Lorella Cuccarini, voto 6,5:

È finalmente arrivata una prova difensiva nei confronti di Angie, anche questa volta disegnata in maniera approssimativa dall'insegnante Anna Pettinelli. È difficile convincere il pubblico di ciò che non accade, ma incredibilmente abbiamo dovuto assistere a due sfide della cantante con la migliore formazione canora di quest'edizione.

Rudy Zerbi, voto 5,5:

Piccolo, non piccolissimo, passo indietro per Rudy Zerbi. Da una parte convincono le strategie su Gard, finito all'ultima posizione per un commento non proprio oggettivo, e per l'assegnazione di "Right to Be Wrong" di Joss Stone a Caterina. Ma dall'altra, forse costringe Michele a "I don’t want to miss a thing" degli Aerosmith, non tenendo conto di alcune lacune sugli acuti nel ritornello del brano.

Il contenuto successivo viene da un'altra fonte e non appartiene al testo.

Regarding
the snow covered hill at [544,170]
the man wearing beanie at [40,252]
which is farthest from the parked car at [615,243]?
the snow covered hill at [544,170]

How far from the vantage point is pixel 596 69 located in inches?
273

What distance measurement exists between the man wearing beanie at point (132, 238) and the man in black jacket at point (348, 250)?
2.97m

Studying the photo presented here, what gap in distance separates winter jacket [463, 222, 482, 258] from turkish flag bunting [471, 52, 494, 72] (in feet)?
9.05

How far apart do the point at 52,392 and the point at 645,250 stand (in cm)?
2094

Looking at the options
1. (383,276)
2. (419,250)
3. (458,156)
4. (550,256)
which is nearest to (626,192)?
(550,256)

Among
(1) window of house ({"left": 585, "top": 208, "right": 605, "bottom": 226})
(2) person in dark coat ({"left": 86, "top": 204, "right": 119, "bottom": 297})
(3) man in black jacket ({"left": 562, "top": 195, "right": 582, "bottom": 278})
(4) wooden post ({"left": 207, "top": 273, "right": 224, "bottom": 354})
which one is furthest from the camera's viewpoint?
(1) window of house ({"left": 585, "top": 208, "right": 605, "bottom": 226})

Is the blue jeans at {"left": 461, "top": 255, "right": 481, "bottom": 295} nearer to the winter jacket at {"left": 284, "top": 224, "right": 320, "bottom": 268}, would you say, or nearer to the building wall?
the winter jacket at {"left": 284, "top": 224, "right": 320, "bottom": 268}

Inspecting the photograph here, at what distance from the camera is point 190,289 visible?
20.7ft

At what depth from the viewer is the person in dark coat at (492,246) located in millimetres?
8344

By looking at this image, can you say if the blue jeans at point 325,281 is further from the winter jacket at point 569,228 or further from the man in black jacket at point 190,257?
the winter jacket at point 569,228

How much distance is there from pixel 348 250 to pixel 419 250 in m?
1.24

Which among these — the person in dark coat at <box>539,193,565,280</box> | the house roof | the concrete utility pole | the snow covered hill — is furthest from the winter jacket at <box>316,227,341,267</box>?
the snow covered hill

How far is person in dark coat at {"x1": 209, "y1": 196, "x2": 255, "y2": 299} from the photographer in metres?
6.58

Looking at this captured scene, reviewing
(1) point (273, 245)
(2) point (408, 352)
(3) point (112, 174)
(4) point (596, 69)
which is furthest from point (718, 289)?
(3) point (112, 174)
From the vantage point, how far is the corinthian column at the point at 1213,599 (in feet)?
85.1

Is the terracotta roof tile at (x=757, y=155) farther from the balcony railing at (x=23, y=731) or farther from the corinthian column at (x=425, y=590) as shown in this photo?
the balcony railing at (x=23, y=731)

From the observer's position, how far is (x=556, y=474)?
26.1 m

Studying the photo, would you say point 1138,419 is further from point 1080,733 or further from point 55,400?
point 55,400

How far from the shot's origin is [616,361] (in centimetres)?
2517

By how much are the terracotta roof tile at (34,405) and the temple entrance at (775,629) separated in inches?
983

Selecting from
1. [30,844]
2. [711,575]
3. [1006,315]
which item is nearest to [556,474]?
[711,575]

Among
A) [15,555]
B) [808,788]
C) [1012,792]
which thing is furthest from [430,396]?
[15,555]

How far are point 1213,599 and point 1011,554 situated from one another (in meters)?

Anna Pettinelli, voto 4,5:

Il commento su Angie, in merito alla sua natura vocale, pecca di presunzione e non solo. E non solo perché alla fine la natura di un talent non ha problemi a ribaltare le sue posizioni, con Gard ingiustamente nell'ultimo slot libero in classifica. Discutere sul punto dell'evoluzione di una cantante con un tale pregresso come Angie fa uscire, ancora una volta, i problemi di valutazione dell'insegnante, che per lo stesso motivo si è trovata in difficoltà nella gestione di Flavia e Opi. Fortunatamente, non dovrà esser solo lei a scegliere per il futuro di Angie al Serale.